Das Projekt «Mitfahrmarkt Surselva» gewinnt den Regionallogistikpreis 2018

Im Rahmen des Logistik-Forums vergaben die Vereine detranz und VNL heuer zum zweiten Mal der Regionallogistikpreis. Das Projekt «Mitfahrmarkt Surselva» von Urs Giezendanner (Regionalentwickler der Regiun Surselva) setzte sich in der Abstimmung des Fachpublikums gegen die beiden Mitfinalisten «Collectors» und «UriTicket» durch. Alle drei Finalisten des Regionallogistikpreises sind eingeladen, am nächsten detranz-Denklabor im 2019 in Altdorf teilzunehmen.
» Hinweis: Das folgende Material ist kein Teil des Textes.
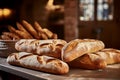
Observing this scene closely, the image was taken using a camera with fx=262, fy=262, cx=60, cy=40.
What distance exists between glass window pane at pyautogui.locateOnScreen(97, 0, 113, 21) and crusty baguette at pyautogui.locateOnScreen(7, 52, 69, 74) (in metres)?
4.37


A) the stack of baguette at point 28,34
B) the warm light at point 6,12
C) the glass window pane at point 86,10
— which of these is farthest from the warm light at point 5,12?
the glass window pane at point 86,10

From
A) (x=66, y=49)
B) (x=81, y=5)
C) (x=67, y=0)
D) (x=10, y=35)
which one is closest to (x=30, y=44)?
(x=66, y=49)

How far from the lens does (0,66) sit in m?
1.25

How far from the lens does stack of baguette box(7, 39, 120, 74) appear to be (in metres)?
1.06

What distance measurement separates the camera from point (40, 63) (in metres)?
1.08

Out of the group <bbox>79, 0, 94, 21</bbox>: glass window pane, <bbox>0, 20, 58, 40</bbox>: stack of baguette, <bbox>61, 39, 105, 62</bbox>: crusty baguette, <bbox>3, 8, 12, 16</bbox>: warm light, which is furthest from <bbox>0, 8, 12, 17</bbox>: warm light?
<bbox>61, 39, 105, 62</bbox>: crusty baguette

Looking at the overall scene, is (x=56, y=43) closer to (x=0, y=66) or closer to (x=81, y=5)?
(x=0, y=66)

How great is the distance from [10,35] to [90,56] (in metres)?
0.66

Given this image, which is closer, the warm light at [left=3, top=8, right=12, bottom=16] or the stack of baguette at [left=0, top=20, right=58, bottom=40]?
the stack of baguette at [left=0, top=20, right=58, bottom=40]

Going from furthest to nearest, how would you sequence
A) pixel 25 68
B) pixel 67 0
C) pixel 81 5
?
pixel 81 5, pixel 67 0, pixel 25 68

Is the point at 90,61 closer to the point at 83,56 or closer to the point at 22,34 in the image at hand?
the point at 83,56

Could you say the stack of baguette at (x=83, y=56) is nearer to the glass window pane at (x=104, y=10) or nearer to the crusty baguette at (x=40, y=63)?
the crusty baguette at (x=40, y=63)

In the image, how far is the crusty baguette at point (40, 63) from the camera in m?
1.02

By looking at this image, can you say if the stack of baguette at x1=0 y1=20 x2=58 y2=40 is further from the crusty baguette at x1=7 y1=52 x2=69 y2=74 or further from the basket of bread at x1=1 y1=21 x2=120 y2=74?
the crusty baguette at x1=7 y1=52 x2=69 y2=74
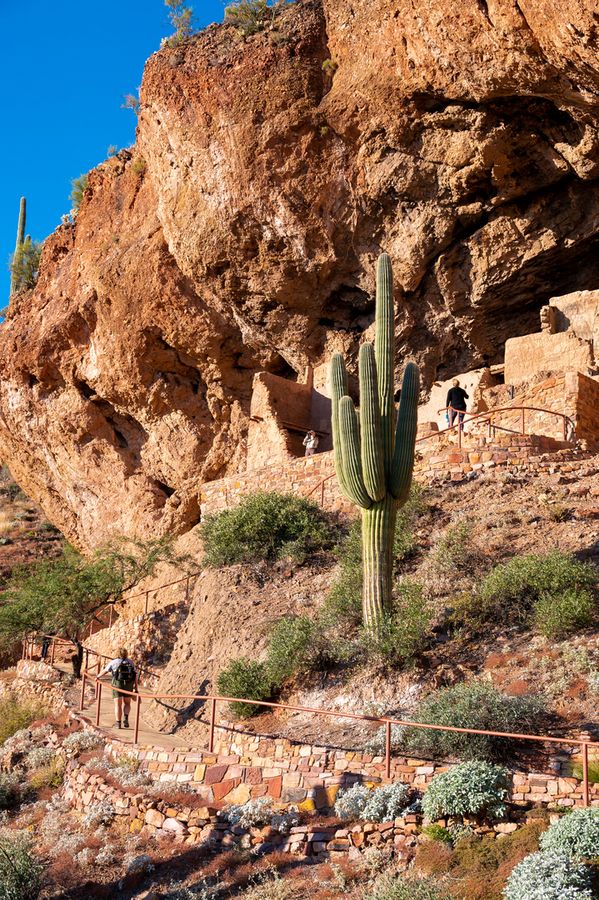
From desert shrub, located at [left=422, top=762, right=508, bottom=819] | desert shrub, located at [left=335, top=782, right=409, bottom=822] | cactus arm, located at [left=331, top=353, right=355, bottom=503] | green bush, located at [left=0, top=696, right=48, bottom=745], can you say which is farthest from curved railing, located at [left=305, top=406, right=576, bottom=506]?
desert shrub, located at [left=422, top=762, right=508, bottom=819]

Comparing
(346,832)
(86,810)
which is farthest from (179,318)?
(346,832)

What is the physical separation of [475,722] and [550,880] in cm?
254

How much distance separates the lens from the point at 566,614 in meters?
11.8

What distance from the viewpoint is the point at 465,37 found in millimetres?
16953

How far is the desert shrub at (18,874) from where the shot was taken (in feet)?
29.5

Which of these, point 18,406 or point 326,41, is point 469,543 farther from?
point 18,406

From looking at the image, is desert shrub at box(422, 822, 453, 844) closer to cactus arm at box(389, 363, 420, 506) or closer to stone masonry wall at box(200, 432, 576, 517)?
cactus arm at box(389, 363, 420, 506)

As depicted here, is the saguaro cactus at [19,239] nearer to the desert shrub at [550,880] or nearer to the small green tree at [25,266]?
the small green tree at [25,266]

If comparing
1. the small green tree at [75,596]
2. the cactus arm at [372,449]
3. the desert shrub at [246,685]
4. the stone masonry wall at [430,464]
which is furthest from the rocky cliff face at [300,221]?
the desert shrub at [246,685]

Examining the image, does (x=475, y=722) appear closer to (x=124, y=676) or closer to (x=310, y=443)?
(x=124, y=676)

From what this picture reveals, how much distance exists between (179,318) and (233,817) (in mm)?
16847

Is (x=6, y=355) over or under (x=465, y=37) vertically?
under

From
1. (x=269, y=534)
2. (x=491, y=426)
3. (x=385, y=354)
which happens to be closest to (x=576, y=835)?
(x=385, y=354)

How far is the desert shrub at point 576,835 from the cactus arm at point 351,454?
586cm
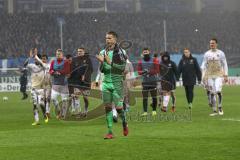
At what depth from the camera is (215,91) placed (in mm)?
18766

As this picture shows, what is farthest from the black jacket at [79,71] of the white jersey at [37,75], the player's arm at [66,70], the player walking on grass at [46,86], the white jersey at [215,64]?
the white jersey at [215,64]

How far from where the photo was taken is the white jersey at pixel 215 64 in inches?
738

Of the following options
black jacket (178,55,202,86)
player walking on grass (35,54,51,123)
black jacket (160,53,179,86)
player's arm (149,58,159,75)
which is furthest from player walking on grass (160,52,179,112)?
player walking on grass (35,54,51,123)

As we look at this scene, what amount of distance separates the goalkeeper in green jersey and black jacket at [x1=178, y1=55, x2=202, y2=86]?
31.9 ft

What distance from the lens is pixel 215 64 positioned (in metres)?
18.8

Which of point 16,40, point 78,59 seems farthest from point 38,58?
point 16,40

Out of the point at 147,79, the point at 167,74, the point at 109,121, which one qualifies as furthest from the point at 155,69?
the point at 109,121

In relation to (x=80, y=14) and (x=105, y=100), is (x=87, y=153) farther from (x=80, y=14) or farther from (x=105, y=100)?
(x=80, y=14)

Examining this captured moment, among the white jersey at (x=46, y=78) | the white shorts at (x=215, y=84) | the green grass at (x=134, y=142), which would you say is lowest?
the green grass at (x=134, y=142)

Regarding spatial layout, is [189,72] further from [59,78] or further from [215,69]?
[59,78]

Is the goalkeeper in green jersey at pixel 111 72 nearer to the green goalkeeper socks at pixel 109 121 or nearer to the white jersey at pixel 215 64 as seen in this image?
the green goalkeeper socks at pixel 109 121

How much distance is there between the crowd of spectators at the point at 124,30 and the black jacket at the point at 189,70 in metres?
38.0

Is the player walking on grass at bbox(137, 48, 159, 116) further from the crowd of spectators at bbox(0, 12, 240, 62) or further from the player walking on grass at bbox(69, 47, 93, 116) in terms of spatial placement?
the crowd of spectators at bbox(0, 12, 240, 62)

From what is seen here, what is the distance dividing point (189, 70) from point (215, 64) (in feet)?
10.5
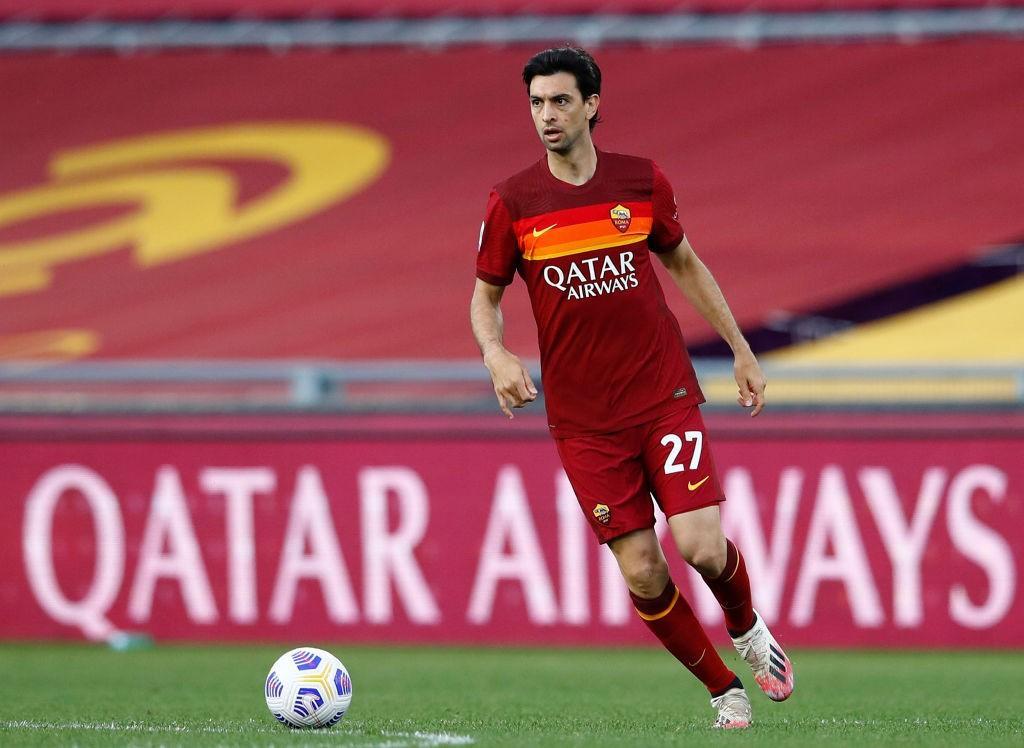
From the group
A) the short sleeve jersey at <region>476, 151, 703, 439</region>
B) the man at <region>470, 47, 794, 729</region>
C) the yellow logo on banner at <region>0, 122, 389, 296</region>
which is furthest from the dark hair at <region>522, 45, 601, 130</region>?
the yellow logo on banner at <region>0, 122, 389, 296</region>

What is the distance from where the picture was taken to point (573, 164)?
17.1 ft

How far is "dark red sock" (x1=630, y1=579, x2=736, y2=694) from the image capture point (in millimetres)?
5324

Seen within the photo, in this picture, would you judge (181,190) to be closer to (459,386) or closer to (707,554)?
(459,386)

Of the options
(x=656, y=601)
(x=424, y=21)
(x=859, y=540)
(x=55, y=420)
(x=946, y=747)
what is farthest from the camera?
(x=424, y=21)

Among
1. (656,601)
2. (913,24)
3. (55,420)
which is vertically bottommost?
(656,601)

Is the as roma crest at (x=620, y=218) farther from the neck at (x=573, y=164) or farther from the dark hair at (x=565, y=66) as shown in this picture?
the dark hair at (x=565, y=66)

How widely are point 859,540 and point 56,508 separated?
4591 millimetres

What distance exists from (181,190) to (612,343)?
10.6 m

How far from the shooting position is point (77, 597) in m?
9.76

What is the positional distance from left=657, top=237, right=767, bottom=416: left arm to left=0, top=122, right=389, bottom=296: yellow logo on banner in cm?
960

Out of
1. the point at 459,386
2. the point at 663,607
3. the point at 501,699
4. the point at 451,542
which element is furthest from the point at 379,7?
the point at 663,607

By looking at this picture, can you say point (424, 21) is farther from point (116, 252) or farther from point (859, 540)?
point (859, 540)

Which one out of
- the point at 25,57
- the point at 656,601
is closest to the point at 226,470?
the point at 656,601

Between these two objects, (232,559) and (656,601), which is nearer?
(656,601)
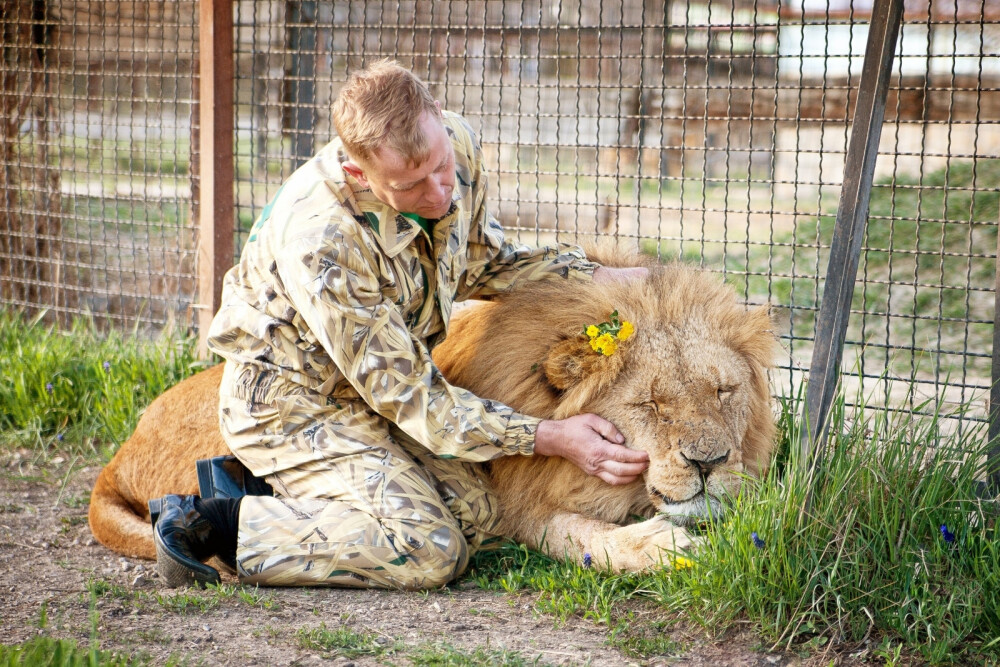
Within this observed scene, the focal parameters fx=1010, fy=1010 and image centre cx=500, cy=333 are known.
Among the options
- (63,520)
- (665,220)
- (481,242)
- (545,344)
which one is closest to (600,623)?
(545,344)

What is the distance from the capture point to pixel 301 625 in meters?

«Förderung von Fahrgemeinschaften zur Reduktion des Verkehrsaufkommens» – so könnte man in einem Satz die Idee des Siegerprojekts zusammenfassen. Der «Mitfahrmarkt Surselva» bringt zudem eine Steigerung der Versorgungssicherheit. Dank physischen Mitfahr-Haltestellen an stark frequentierten Orten – wie Bahnhöfen, Bushaltestellen und Einkaufszentren – können Personen ohne Fahrzeug mit Autofahrern mit derselben Zieldestination zusammengebracht werden. So sinkt insbesondere zu Tageszeiten ohne oder mit reduzierter öV-Verfügbarkeit die Abhängigkeit vom eigenen Auto.  

Um Sicherheitsbedenken seitens der Fahrer und Mitfahrer zu reduzieren, wird eine Telefonnummer eingerichtet, an die die Mitfahrer vor der Abfahrt eine SMS mit dem Kennzeichen, Start- und Zieldestination der Mitfahrgelegenheit schicken müssen. Die SMS-Variante soll langfristig durch eine App abgelöst werden. Die App dient auch der Ermöglichung von Fahrten aus der Peripherie in die Zentren. Sie orientiert sich an bestehenden Lösungen wie Uber, blablacar oder BePooler und vereint sie mit den Besonderheiten und Bedürfnissen von Berggebieten.